__DOCUMENT EXTRACT__:

•••••

Many new drugs work by binding to proteins. By helping researchers see how a potential drug molecule nestles into the nooks and crannies of a specific protein molecule, PyMOL can help researchers imagine how to improve the drug or choose among different drug molecules based on how well each fits with proteins. According to the company's Web site, the software has been downloaded over 100,000 times.

Companies that download PyMOL are free to use it as a starting point to develop their own proprietary modifications. And though Delano dreams of communities of chemists and computer programmers contributing modules to make PyMOL more robust, too few have materialized. Other open-source products include Jmol, Chemistry Development Kit, Adaptive Poisson-Boltzmann Solver, Molecular Modelling Toolkit and GROMACS.

Plenty of code gets written at pharmaceutical companies, but they are reluctant to allow such work to be shared, said session organizer Andrew Smellie, senior investigator at cancer therapeutic company ArQule. The industry is "fanatic about IP [intellectual property] and it spills over not just to their [drug] compounds but to the rest of their business," he said.

That attitude could change as information technology becomes more integrated with drug discovery and development, hinted Rozwell, particularly because many biopharmaceutical companies feel they've made big investments in IT with little to show for it.

In addition, she said, some companies are trying to figure out how to use, rather than simply protect, intellectual property. "If you just have a patent, and you're not doing anything with it, it actually is not an asset anymore," she said. "So if you're managing your IP [intellectual property] well, you're a good candidate for [thinking about] open source."

Rozwell thinks something similar is already occurring when biopharmaceutical companies are highly involved in improving software vendors' products. The end result is similar to open source, she said. "It's a collaboration that will not only improve a product for the purchaser but that will benefit the whole industry."

•••••

__YOUR INSTRUCTIONS__:
Do these statements agree with the passage on PyMOL and open-source drug software? Answer yes or no for each, and quote the passage's deciding words.
1. The company's Web site reports that PyMOL has been downloaded more than 100,000 times.
2. Many chemists and programmers have contributed modules to PyMOL.
3. Andrew Smellie works at ArQule.
The items after this point are separate material with no connection to the passage.

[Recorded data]
•••••

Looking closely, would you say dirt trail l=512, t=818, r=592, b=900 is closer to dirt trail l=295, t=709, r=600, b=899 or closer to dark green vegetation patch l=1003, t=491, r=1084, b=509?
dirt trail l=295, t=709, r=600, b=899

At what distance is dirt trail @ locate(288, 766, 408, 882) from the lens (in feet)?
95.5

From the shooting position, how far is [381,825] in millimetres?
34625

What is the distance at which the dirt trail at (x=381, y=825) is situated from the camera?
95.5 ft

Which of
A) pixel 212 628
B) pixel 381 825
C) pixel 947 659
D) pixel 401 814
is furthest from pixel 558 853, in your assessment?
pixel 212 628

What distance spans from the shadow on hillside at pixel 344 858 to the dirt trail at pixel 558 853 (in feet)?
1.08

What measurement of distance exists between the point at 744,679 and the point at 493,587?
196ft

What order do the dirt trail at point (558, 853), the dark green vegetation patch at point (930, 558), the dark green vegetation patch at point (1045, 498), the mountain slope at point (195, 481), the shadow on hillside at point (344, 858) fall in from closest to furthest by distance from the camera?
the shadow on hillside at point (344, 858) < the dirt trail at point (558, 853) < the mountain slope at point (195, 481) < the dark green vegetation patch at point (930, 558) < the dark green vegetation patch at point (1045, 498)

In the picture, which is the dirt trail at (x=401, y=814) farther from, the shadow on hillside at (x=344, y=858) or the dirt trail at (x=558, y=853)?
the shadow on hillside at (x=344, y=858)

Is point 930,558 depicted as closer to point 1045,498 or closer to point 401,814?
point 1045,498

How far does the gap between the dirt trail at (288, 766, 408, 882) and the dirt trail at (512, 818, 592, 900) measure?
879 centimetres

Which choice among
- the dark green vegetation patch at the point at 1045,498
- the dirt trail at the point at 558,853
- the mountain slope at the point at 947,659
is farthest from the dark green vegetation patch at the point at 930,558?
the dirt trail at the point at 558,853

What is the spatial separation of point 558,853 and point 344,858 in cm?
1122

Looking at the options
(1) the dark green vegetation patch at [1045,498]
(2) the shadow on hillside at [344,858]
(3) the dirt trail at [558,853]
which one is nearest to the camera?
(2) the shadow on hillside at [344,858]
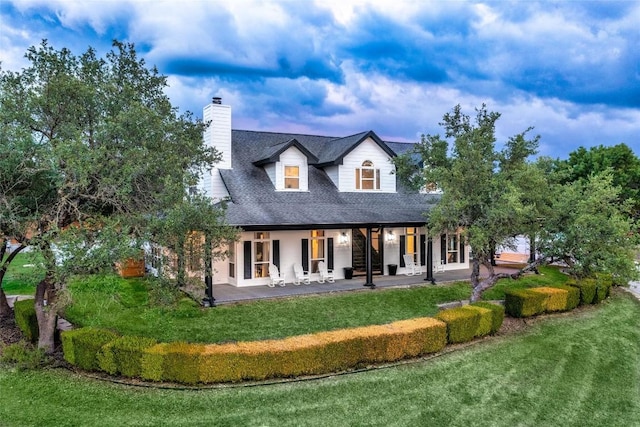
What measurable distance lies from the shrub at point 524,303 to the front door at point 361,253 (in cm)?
648

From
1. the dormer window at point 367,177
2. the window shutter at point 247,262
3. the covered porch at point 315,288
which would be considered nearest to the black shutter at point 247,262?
the window shutter at point 247,262

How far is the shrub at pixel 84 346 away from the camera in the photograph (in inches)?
331

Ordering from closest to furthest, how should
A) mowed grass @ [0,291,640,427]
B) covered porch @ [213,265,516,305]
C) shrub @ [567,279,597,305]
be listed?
mowed grass @ [0,291,640,427]
covered porch @ [213,265,516,305]
shrub @ [567,279,597,305]

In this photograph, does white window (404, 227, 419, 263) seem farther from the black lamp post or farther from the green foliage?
the green foliage

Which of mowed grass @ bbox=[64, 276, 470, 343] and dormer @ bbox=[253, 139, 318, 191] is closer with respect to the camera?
mowed grass @ bbox=[64, 276, 470, 343]

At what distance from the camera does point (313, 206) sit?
17.3m

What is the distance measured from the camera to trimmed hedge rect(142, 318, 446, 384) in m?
7.96

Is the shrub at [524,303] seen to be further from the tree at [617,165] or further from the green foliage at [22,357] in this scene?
the tree at [617,165]

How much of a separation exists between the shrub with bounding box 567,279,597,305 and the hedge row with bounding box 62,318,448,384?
356 inches

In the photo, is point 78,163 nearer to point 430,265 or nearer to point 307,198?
point 307,198

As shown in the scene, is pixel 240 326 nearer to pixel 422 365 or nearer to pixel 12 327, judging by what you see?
pixel 422 365

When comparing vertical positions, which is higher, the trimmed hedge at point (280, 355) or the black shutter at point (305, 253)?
the black shutter at point (305, 253)

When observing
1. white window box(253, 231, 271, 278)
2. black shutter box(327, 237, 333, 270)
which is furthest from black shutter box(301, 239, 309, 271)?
white window box(253, 231, 271, 278)

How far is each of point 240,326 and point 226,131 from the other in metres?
9.31
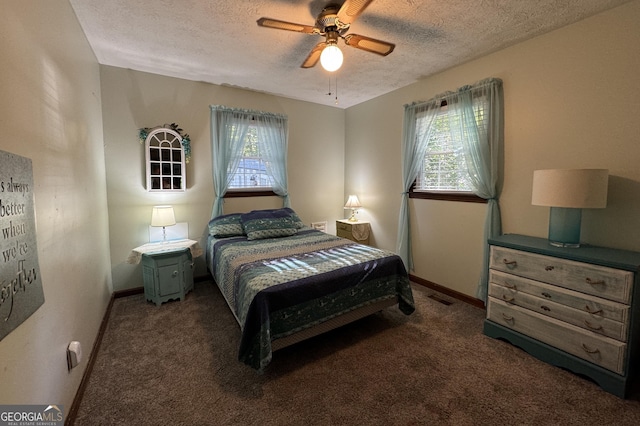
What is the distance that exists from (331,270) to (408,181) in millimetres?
2013

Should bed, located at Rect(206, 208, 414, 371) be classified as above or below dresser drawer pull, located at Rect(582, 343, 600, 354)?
above

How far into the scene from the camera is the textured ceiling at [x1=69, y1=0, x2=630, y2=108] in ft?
6.68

•••••

__TASK RESULT__:
1. Yes: "According to the company's Web site, the software has been downloaded over 100,000 times."
2. No: "too few have materialized."
3. Yes: "senior investigator at cancer therapeutic company ArQule"